On parle beaucoup d’économie durant les élections. Les chiffres sont moins équivoques, plus manipulables que les mots, c’est vrai. Mais cela tient surtout à la place importante de l’Argent dans nos sociétés. Quel candidat ne se récrierait pas, pourtant, devant cette remarque de Karl Marx, dans ses Manuscrits de 1844 :

« Mon prochain, c’est l’argent. […] Ce que je peux m’approprier grâce à l’argent, ce que je peux payer, autrement dit ce que l’argent peut acheter, je le suis moi-même, moi le possesseur de l’argent. Je suis laid, mais je puis m’acheter la femme la plus belle. Je ne suis pas laid, car l’effet de la laideur, sa force repoussante est annulée par l’argent. Personnellement je suis paralytique mais l’argent me procure vingt-quatre pattes ; je ne suis donc pas paralytique. Je suis méchant, malhonnête, dépourvu de scrupules, sans esprit, mais l’argent est vénéré, aussi le suis-je de même, moi, son possesseur.[…] C’est la divinité visible, la métamorphose de toutes les qualités humaines et naturelles en leur contraire, la confusion et la perversion universelles des choses. L’argent concilie les incompatibilités. C’est la prostituée universelle, l’entremetteuse générale des hommes et des peuples »

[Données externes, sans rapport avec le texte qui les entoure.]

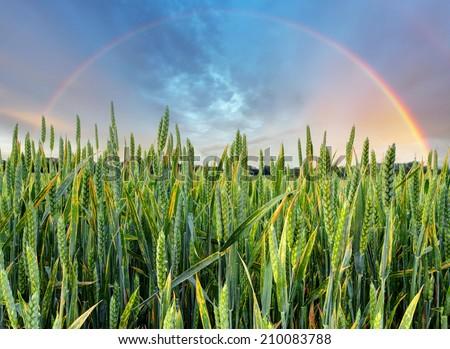 Rainbow over green wheat field - stock photo
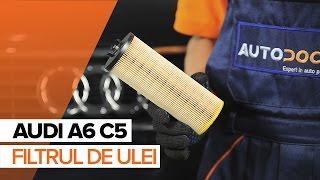 Înlocuire Filtru ulei AUDI A6: manual de intretinere si reparatii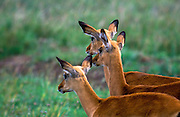 Herd of young impala antelopes in Masai Mara National Reserve, Kenya, Africa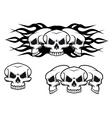 skulls tattoo vector image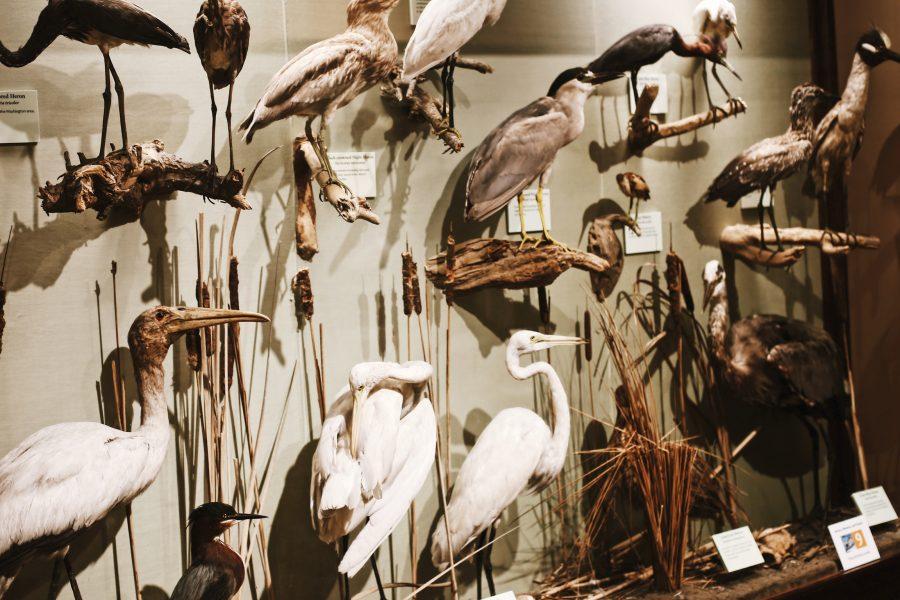 Tour-Smithsonian-Museum-Washington-DC-Natural-History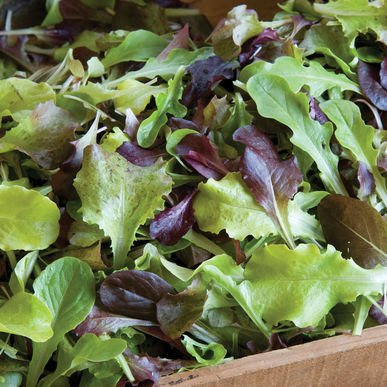 David's Garden Seeds Lettuce Allstar Gourmet Mix D2301ABN (Reds Greens) 1000 Open Pollinated Seeds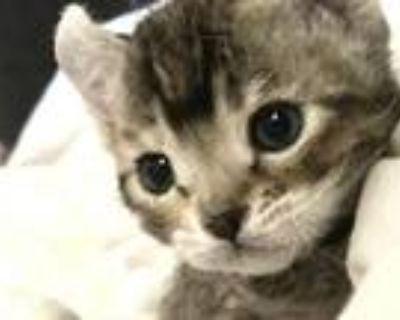 Highlander Bengal Hybrid Kittens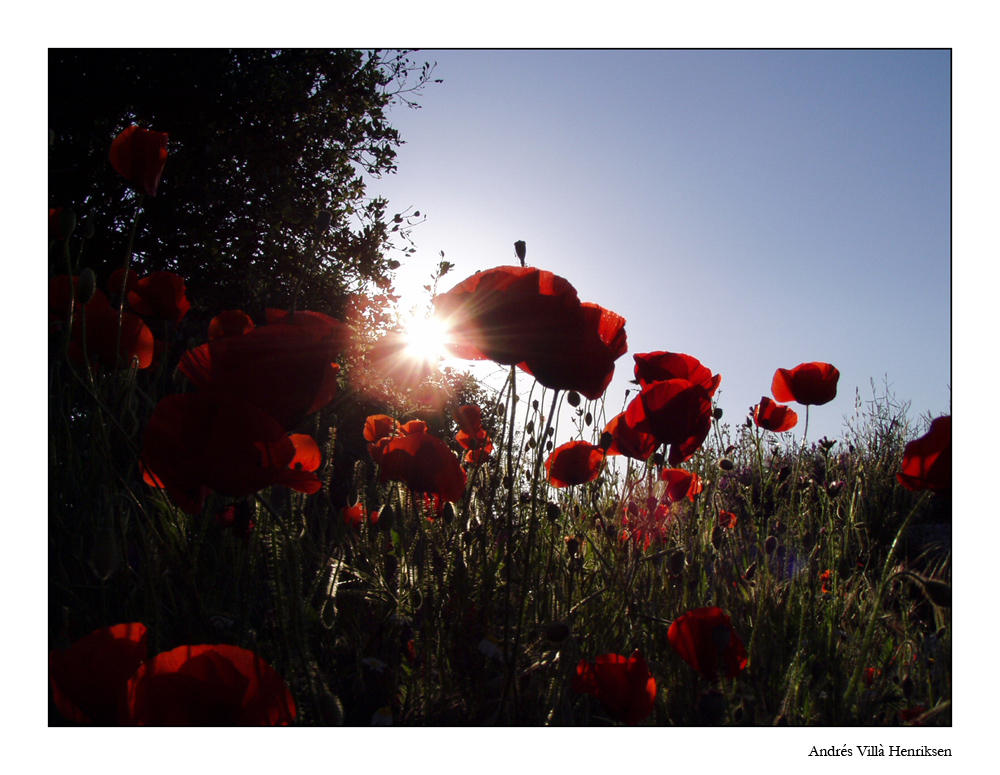 poppy view by Henriksen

Cette dernière observation pourrait très bien servir à qualifier nos élections.

Toutefois, l’idée d’élire le dernier Gestionnaire présidentiel de la dette française ne semble guère réjouir nos compatriotes. On lira un peu partout dans la presse, que les administrés ont besoin de rêves, de couleurs qui claquent au vent, des grands idéaux digérables en slogans.

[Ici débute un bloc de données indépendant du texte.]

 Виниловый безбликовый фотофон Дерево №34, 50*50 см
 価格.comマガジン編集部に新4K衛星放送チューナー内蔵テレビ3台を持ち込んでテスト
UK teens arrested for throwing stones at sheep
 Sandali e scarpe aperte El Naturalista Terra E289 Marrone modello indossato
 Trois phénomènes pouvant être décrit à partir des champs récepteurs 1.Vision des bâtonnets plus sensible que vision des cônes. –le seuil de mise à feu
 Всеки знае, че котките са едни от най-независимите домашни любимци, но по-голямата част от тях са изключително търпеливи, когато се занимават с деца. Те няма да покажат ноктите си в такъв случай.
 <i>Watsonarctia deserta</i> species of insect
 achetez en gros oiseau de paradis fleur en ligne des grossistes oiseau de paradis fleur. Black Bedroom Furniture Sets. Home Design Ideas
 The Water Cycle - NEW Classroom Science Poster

« Ne nous gâchez pas la fête ! », « Dix minutes de lyrisme tous les cinq ans, est-ce trop demander ? »se lamente, pittoresque, Elisabeth Lévy[i].

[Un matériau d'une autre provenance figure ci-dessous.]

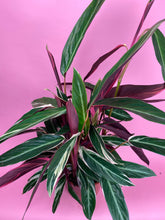Load image into Gallery viewer, CALATHEA STROMANTHE TRIOSTAR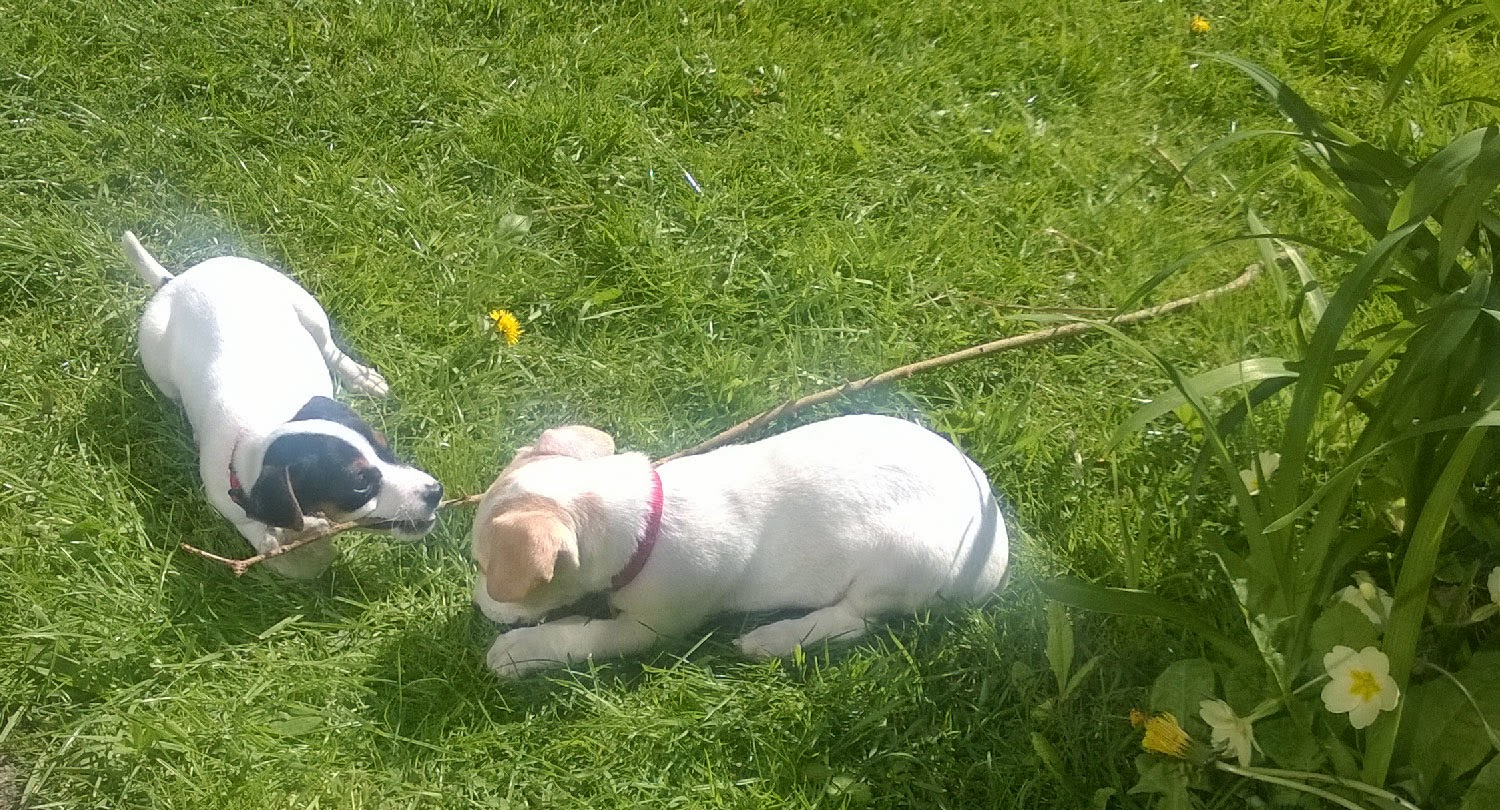 Enjoying their time in the sun with a non-attached stick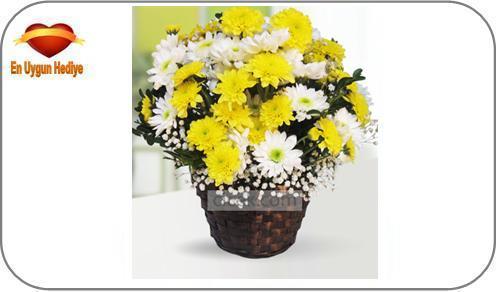 öğretmene alınabilecek çiçek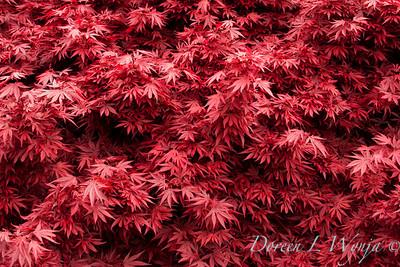 Acer plamatum Shaina_002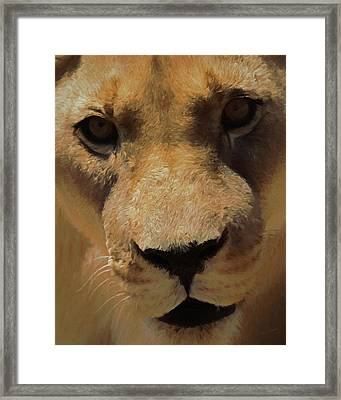 The Lion Da Framed Print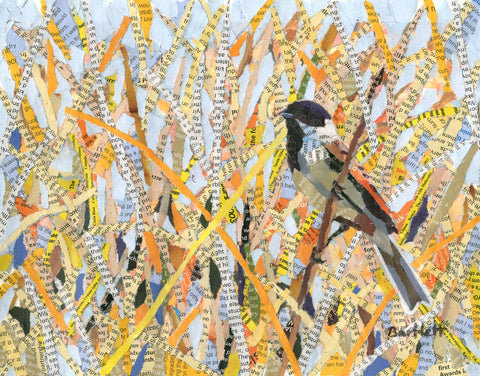 Paul Bartlett - Reed Bunting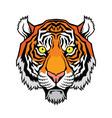 a tiger head vector image vector image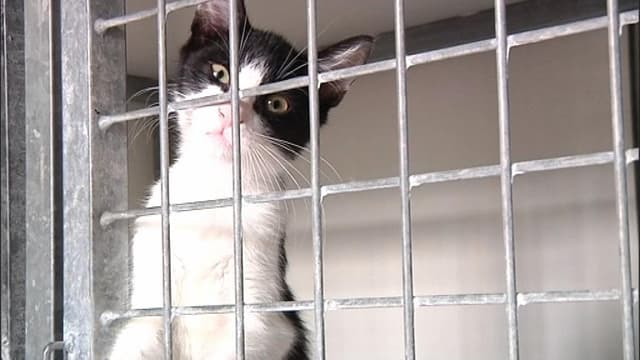 Un chat à adopter. (illustration)
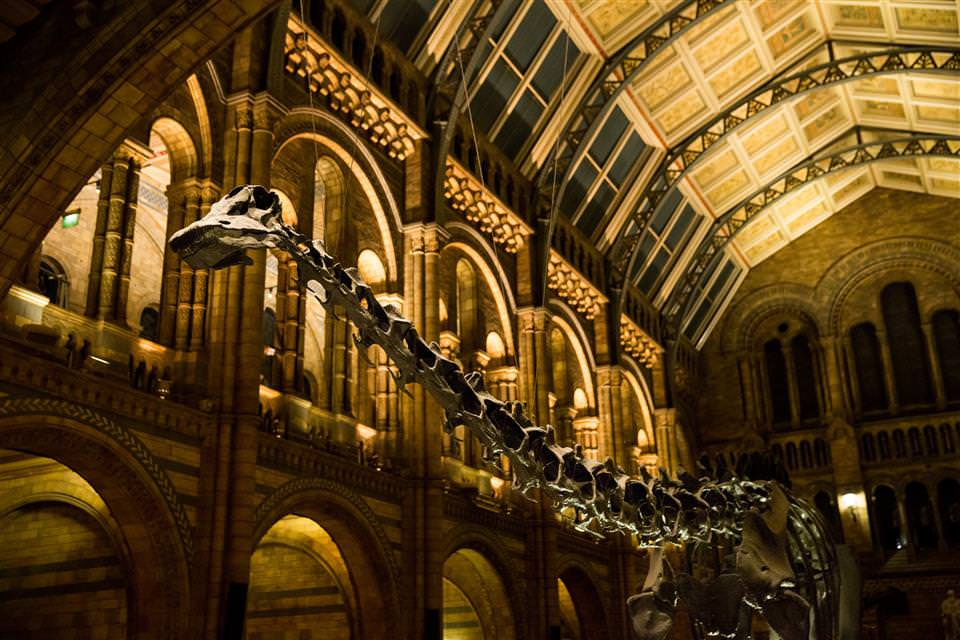 London Event Photographer Natural History Museum Photography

La contradiction nous pend au nez : y-aurait-il un conflit entre ces deux prostituées universelles, le suffrage et l’économie, le lyrisme et le réalisme ? Alors qu’Elisabeth Lévy s’exalte pour ses beaux étalons du six mai, l’économie lui remettra le nez dans le fatum dès le sept. L’économie, pour reprendre la formule d’Antonin Artaud, c’est un peu « Dieu-la-chienne » qui nous entame le cerveau par la croûte.

Pourtant on ne débat pas beaucoup de la science économique. Elle apparaît comme un prétexte de plus pour noyer le poisson d’éventuelles idées neuves dans le puits sans fond des marchés transatlantiques. Le Tryangle se posera donc la question ignorée des cons-bien-votant : que vaut l’économie ? On est, on ne le répétera jamais assez, en période de crise, c’est-à-dire étymologiquement de jugement.

Cette question est d’autant plus indispensable que les économistes, eux, s’interrogent sur le principe même d’élections. La pute à cent chiffres a une longueur d’avance sur celle à bonnet phrygien.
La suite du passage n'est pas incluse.